Configure Elasticsearch on an efficient way

Share Button

Lire la version française
This post is about elasticsearch which is a great search engine.
The biggest difficulty we meet is that we do not know how to configure Elasticsearch to have relevant search results. Another difficulty is (sorry to say that), the documentation is not very well done. Ok, it’s my opinion and I can’t denied we found usefull information in it, but information are sometimes difficult to find.
So, we searched into the deeps of elasticsearch to understand how it works. And we think we finally understood lot of things we did’nt know, and we have built the perfect (maybe?) configuration.

But let’s go back to the begining. As I said, our main problem was to have relevant results (not relevant for the search engine, but relevant for the user who makes the research). And sometimes, we have weird results.

For example, the search “funny pony” would return the results :

  Title : This pony is cool
  Description: Who wants a bun with lot of jam?

  Title: Everybody loves horses
  Description: Horses are sort of big ponies with more furry.

  Title: Funny ponies are the best ones
  Description: Lorem ipsum dolor sit amet consectetur adipiscing elit

With a “basic” configuration (no specific configuration, or even a bad configuration), the first result is relevant for elasticsearch, we will see why after.
But as a user, the third one is maybe more relevant, and it could be disturbing not to see it at the first place.

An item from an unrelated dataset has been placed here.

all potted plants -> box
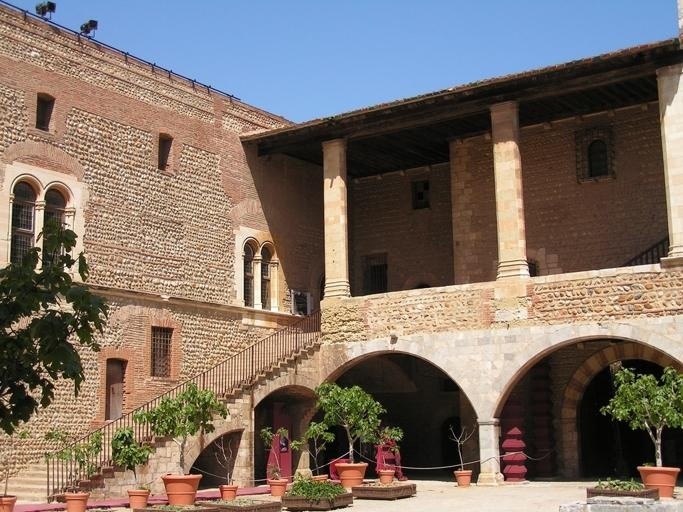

Understanding how elasticsearch works means understand how it indexes the documents, and how it retrieves them.

The basic filters

The most basic configuration you should (actually, I should say you must) use is to define some basic filters.
Their role will be to “normalize” the searched string (and the indexed ones) rather than improving the results relevance. That’s why they are very important.

For example, if you do not use these filters, the French string “Mon prénom est Grégory” (my firstname is Grégory) will be indexed like that.
So, if someone perform a search with the string “gregory”, you are not sure the string will be matched (because of the capital letter and the accent).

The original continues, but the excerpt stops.